* _Exercise brief_:
Each line with the string "left" is to be copied from the records below.

Supplied data below:

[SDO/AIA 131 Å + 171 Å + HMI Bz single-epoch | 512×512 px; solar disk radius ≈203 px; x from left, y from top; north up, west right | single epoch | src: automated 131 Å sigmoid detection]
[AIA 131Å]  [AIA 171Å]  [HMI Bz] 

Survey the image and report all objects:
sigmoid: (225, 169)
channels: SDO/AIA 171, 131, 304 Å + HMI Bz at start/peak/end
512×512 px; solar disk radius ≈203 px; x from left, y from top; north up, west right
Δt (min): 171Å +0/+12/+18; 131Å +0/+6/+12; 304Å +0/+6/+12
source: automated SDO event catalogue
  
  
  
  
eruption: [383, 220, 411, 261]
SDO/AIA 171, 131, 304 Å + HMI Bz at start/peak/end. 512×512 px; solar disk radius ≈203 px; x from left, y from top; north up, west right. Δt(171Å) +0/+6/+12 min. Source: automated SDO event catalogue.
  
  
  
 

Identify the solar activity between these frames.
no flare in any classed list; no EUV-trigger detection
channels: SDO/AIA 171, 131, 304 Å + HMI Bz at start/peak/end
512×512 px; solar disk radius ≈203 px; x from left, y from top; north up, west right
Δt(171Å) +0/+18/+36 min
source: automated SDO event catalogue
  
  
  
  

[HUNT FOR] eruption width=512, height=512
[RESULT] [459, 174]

End of Supplied data.

* _Task solution_:
[SDO/AIA 131 Å + 171 Å + HMI Bz single-epoch | 512×512 px; solar disk radius ≈203 px; x from left, y from top; north up, west right | single epoch | src: automated 131 Å sigmoid detection]
512×512 px; solar disk radius ≈203 px; x from left, y from top; north up, west right
SDO/AIA 171, 131, 304 Å + HMI Bz at start/peak/end. 512×512 px; solar disk radius ≈203 px; x from left, y from top; north up, west right. Δt(171Å) +0/+6/+12 min. Source: automated SDO event catalogue.
512×512 px; solar disk radius ≈203 px; x from left, y from top; north up, west right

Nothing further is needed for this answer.